Abstract
Multi-shot sequences generated by independent AI models exhibit systematic visual discontinuities — lighting drift, chromatic inconsistency, and character feature migration — that violate the perceptual contracts audiences have developed over a century of edited media. We formalize the problem of temporal coherence across generative boundaries, propose a taxonomy of inter-shot discontinuity types, and present a constraint-propagation framework that anchors visual identity parameters across independently generated clips.
Our approach treats each shot not as an isolated generation but as a node in a connected sequence; the look established early stays consistent in later shots without manual re-matching.
Taxonomy of Inter-Shot Discontinuities
Through systematic analysis of AI-generated multi-shot sequences, we identify four categories of visual discontinuity:
- Lighting drift: Intensity, direction, and color temperature of light sources shift between shots, creating impossible lighting continuity that trained viewers immediately detect.
- Chromatic inconsistency: Color palettes and white balance migrate between shots, producing sequences where the same scene appears to have been graded by different colorists.
- Character feature migration: Facial proportions, hair color, clothing details, and body proportions shift between shots — the identity drift problem addressed by our Continuity Lock research.
- Environment instability: Background elements, set dressing, and spatial relationships change between shots of the same scene.
The Constraint-Propagation Framework
Rather than treating each generation as independent, we model the sequence as a connected sequence, so the established look carries forward across shots:
- Color histogram anchoring: The first shot establishes the color distribution; subsequent shots are constrained to match.
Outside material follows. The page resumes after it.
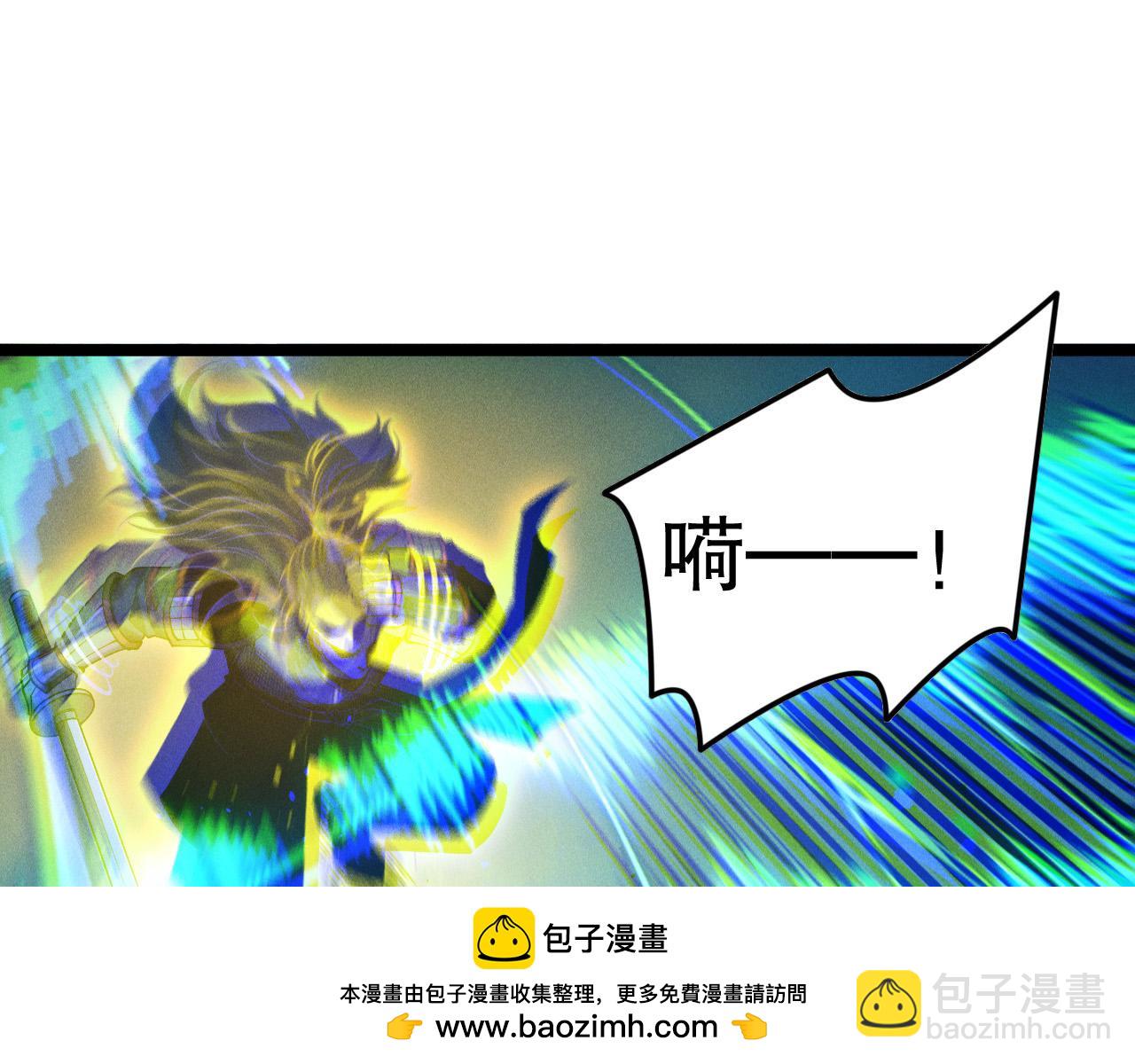 死靈法師！我即是天災 - 第169話 亡靈軍團VS神劍士(1/4) - 2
- Lighting vector propagation: Light direction, intensity, and quality are parameterized from the establishing shot and carried forward through coverage.
- Spatial proportion locking: The relative sizes and positions of key elements are anchored to prevent impossible scale shifts between angles.
- Texture signature persistence: Surface qualities and material properties are encoded and maintained across all shots in a scene.
Implementation Through Deterministic Controls
AIM Previz implements temporal coherence through its deterministic generation architecture. When a creator establishes look parameters — camera profile, lens, lighting mood, film stock, art style — these become project-level constraints that persist across all generations. Combined with Continuity Lock for character identity, this creates a multi-layered coherence system: style coherence (look parameters), identity coherence (character lock), and environmental coherence (spatial constraints).
Conclusion
Temporal coherence across generative boundaries is not an aesthetic luxury — it is the minimum requirement for AI-generated sequences to function as professional pre-visualization. By formalizing discontinuity types and implementing constraint-propagation across the generation pipeline, we bridge the gap between independent frame generation and the coherent visual storytelling that production demands.